Adapun mengenai metode penelitian yang digunakan penulis adalah sebagai
berikut:
1. Metode pendekatan
Metode pendekatan yang diterapkan dalam penelitian ini adalah yuridis normatif,
karena dalam penelitian ini hukum dikonsepkan, sebagai norma-norma tertulis
yang dibuat dan diundangkan oleh lembaga atau oleh pejabat Negara yang
berwenang. Oleh karena itu pengkajian yang dilakukan, hanyalah “terbatas” pada
peraturan perundang-undangan (tertulis) yang terkait dengan objek yang diteliti.
2. Jenis penelitian
Penelitian ini bersifat deskriptif yaitu suatu penelitian yang dimaksudkan untuk
memberikan gambaran tentang keadaan subyek dan/atau obyek penelitian
sebagaimana adanya.23 Tipe kajian dalam penelitian ini bermaksud
menggambarkan tentang kriminalisasi terhadap hakim apabila tidak melaksanakan
ketentuan-ketentuan yang diatur dalam suatu undang-undang.

3. Sumber Data
Dalam penelitian ini penulis menggunakan metode penelitian kepustakaan.
Penelitian kepustakaan digunakan untuk mendapatkan bahan hukum primer dan
bahan hukum skunder.
Adapun penjelasannya adalah sebagai berikut :
a. Bahan Hukum primer
Bahan hukum primer adalah bahan-bahan hukum yang bersifat mengikat.24
Adapun bahan hukum primer dari penelitian ini terdiri dari:
1) Kitab Undang-Undang Hukum Pidana (KUHP).
2) UU No. 48 Tahun 2009 perubahan terhadap Undang-Undang Nomor 4
Tahun 2004 tentang Kekuasaan Kehakiman.
3) UU No. 11 Tahun 2012 tentang Sistem Peradilan Pidana Anak.
4) UU No. 23 Tahun 2002 tentang Perlindungan Anak.
5) UU No. 4 Tahun 1979 tentang Kesejahteraan Anak.
b. Bahan Hukum Sekunder
Bahan Hukum sekunder, meliputi literatur-literatur yang berkaitan dengan
kekuasaan kehakiman dan sistem peradilan pidana anak.
c. Bahan Hukum Tersier
Adalah bahan hukum yang mendukung hukum primer dan bahan hukum
sekunder, diantaranya berupa bahan dari media internet dan kamus.
4. Teknik Pengumpulan Data
Adapun teknik pengumpulan data penulisan penelitian ini penulis melakukan
dengan menggunakan studi kepustakaan dengan penelusuran buku literature,
jurnal dan dekumen perundangan yang relevan dengan permasalahan.
5. Teknik Analisis Data
Metode analisis yang digunakan yakni dengan menerapkan logika, yakni logika
berfikir deduktif. Logika pemikiran deduktif merupakan cara menarik kesimpulan
dengan menjadikan norma ditempatkan sebagai premis mayor, selanjutnya data
sekunder yaitu buku literature ditempatkan sebagai premis minor, langkah yang
dilakukan selanjutnya adalah menarik konklusi, konklusi ini diperoleh dengan
cara membandingakan data sekunder (premis minor) dengan norma ( premis
mayor) sehingga pada tahap akhirnya penulis dapat menarik suatu kesimpulan.

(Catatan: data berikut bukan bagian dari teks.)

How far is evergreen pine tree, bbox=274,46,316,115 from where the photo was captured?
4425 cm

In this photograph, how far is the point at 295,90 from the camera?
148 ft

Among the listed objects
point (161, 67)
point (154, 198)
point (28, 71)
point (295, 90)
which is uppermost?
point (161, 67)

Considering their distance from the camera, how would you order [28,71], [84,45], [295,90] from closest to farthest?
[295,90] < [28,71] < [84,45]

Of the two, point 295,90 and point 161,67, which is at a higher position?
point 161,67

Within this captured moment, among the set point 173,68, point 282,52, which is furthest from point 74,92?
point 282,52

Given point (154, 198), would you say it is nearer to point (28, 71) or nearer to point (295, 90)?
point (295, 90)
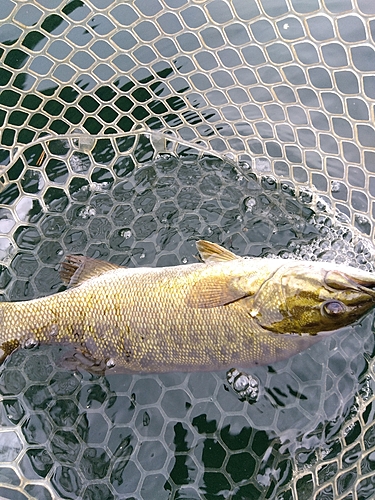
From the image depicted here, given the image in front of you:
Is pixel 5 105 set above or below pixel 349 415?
above

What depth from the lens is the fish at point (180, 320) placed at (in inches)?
142

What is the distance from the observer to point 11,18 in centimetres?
486

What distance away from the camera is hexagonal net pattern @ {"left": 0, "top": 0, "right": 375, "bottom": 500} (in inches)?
158

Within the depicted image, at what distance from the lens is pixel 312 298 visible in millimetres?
3441

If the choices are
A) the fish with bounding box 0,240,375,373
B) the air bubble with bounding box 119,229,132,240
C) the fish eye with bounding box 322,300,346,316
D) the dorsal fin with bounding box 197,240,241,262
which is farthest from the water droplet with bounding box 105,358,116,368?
the fish eye with bounding box 322,300,346,316

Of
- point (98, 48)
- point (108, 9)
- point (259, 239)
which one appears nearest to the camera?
point (259, 239)

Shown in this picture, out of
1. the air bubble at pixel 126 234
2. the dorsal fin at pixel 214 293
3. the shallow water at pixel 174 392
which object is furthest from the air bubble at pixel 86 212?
the dorsal fin at pixel 214 293

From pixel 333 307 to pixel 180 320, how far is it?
1032 mm

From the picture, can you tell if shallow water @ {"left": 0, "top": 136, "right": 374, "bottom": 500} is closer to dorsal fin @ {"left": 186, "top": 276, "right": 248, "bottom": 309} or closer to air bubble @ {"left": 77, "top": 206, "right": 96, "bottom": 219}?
air bubble @ {"left": 77, "top": 206, "right": 96, "bottom": 219}

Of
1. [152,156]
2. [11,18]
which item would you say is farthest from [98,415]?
[11,18]

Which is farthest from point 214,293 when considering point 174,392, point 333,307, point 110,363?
point 174,392

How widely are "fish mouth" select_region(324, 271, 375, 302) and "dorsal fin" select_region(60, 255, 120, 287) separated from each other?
1.65 metres

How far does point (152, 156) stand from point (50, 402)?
94.2 inches

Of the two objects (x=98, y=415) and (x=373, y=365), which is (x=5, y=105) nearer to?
(x=98, y=415)
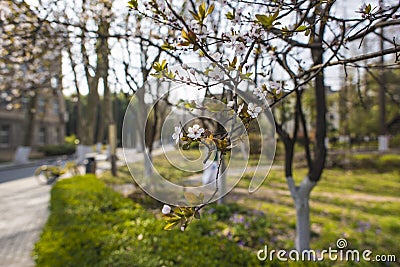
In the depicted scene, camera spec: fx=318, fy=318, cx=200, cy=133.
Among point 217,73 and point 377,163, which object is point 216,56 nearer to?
point 217,73

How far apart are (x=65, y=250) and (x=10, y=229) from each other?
10.5 ft

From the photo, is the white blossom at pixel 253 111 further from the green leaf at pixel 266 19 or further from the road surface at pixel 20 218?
the road surface at pixel 20 218

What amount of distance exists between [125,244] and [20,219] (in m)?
4.10

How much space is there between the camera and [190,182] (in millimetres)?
2010

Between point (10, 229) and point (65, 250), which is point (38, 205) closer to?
point (10, 229)

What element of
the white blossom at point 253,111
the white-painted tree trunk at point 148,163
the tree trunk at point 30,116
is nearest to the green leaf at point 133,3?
the white blossom at point 253,111

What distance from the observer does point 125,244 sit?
3289 millimetres

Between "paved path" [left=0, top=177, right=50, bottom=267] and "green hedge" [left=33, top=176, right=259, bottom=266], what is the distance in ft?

F. Sistematika Penulisan Skripsi


Untuk lebih mempermudah dalam melakukan pembahasan, analisis, serta penjabaran
isi dari penelitian ini, maka penulis menyusun sistematika dalam penulisan ini adalah
sebagai berikut : BAB I adalah Pendahuluan, berisi tentang Latar Belakang Masalah,
Perumusan Masalah, Tujuan dan Manfaat Penelitian, Kerangka pemikiran, Metode
Penelitian, Sistematika penulisan skripsi.